L’Università di Catania ha da molto tempo posto l’attenzione a questa complessità, fin dai primi anni Novanta, quando furono pubblicati libri come quello di Antonino Garufi, "Diario di un deportato", a cura di Felice Rappazzo e Nino Recupero (Gelka, Palermo, 1990); o quello di Nunzio Di Francesco, "Il costo della libertà", che ebbe poi altre più accurate edizioni (l’ultima: Bonanno, Acireale, 2007). Nel 1996, rettore Rizzarelli, il loggiato del Palazzo Centrale dell'Università di Catania e l’aula magna ospitarono la mostra "La libération des camps et le retour des déportés" approntata dall'Università di Versailles Saint Quentin-en-Yvelines; contestualmente fu avviata un'indagine sui deportati siciliani.
Appariva una novità poiché quando l’Italia era stata inclusa nel sistema concentrazionario tedesco, dopo l’8 settembre e la nascita della Repubblica Sociale Italiana, la Sicilia e buona parte del nostro Sud erano sotto il controllo degli eserciti Alleati.

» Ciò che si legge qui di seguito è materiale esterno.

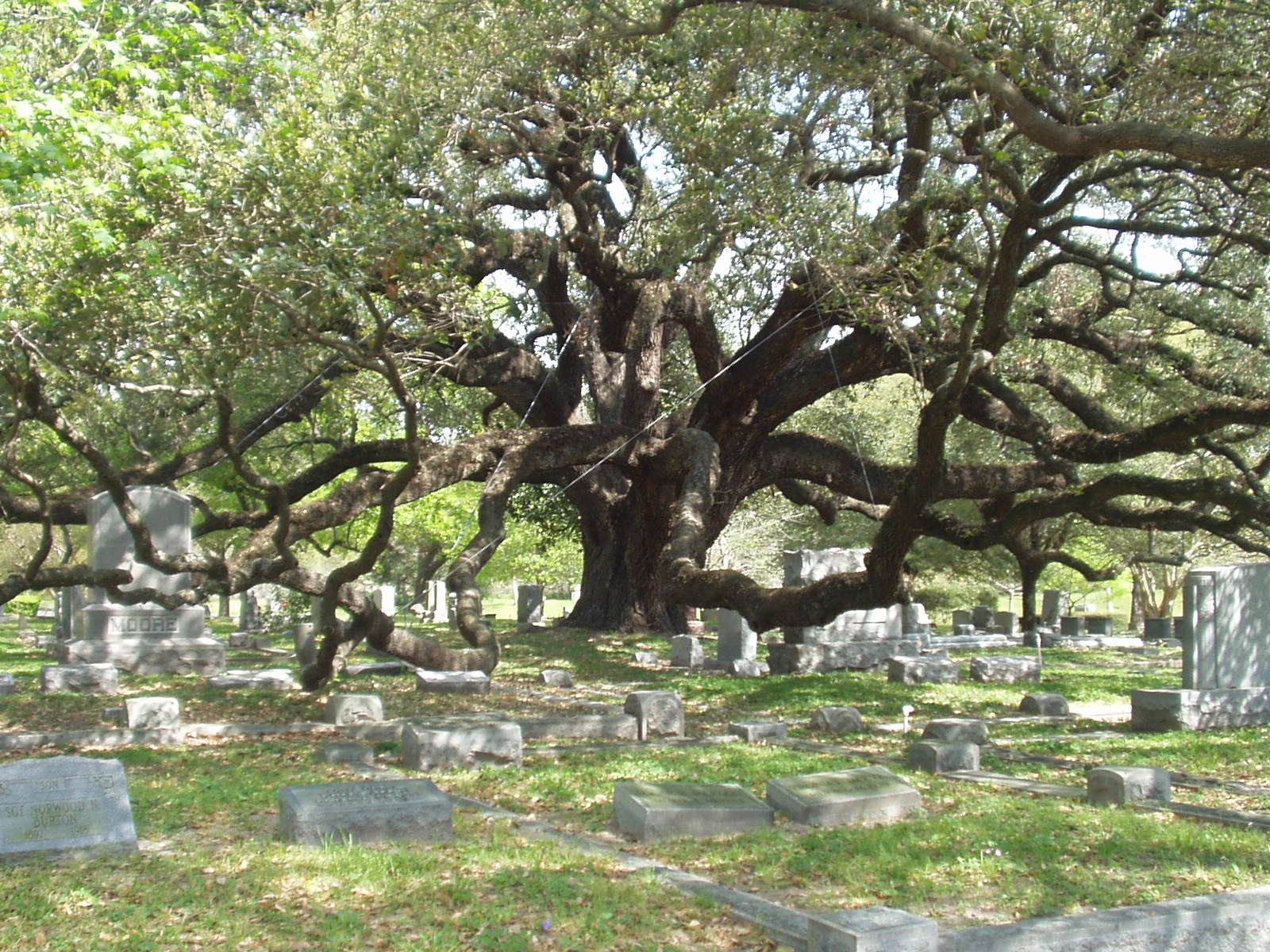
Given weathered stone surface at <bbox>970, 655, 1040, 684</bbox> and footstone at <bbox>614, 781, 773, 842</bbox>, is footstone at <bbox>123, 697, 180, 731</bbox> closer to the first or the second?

Per questo motivo i deportati siciliani erano nella totalità deportati politici, militari in servizio in Nord Italia e in quelle che erano state le zone d’occupazione italiana (Grecia, Jugoslavia, Francia), passati alla Resistenza e catturati come partigiani. La deportazione era l’applicazione di una pena di morte lenta e penosa, spaventosa, e per giunta redditizia per il Reich, dal momento che quei giovani sarebbero diventati forza lavoro al basso costo di una brodaglia di rape giornaliera, fino all’esaurimento delle forze. La ricerca portò a un primo censimento e alla ricostruzione delle storie di 761 deportati siciliani (Giovanna D’Amico, I siciliani deportati nei campi di concentramento e di sterminio nazisti, Sellerio, Palermo, 2006).
Oggi, attraverso le letture di Domenico Gennaro e di Ezio Donato proponiamo alcuni brani delle memorie di Garufi e Di Francesco, quest’ultimo spesso presente nelle giornate universitarie del 27 gennaio. Il commento musicale, curato da Riccardo Insolia, comprende i brani “Vier Stücke” (Alan Berg), "Abîme des oiseaux" (Olivier Messiaen), "Lam" (Giovanni Sollima) e "Klezmer Dance" (Göran Fröst / Giora Feidman).
Proponiamo inoltre un breve ricordo di Carmelo Salanitro, la cui storia di deportazione è singolare. Era un docente di latino e greco al Liceo Cutelli di Catania, un cattolico pacifista che sentì il dovere di opporsi alla guerra nel 1940 diffondendo bigliettini dai toni profetici: “Il fascismo ha scatenato senza motivo una guerra criminosa, ove i nostri figli e fratelli trovano la morte. Siciliani, non combattiamo. Viva la Pace e la Libertà”. Scoperto, Salanitro fu condannato a 18 anni di reclusione dal Tribunale speciale per la difesa dello Stato. Rimase in prigione anche dopo la caduta del fascismo e fu consegnato ai tedeschi dopo l’8 settembre. Cominciò così una peregrinazione nei campi di sterminio fino al 24 aprile 1945, quando fu avviato alla camera a gas del lager di Mauthausen.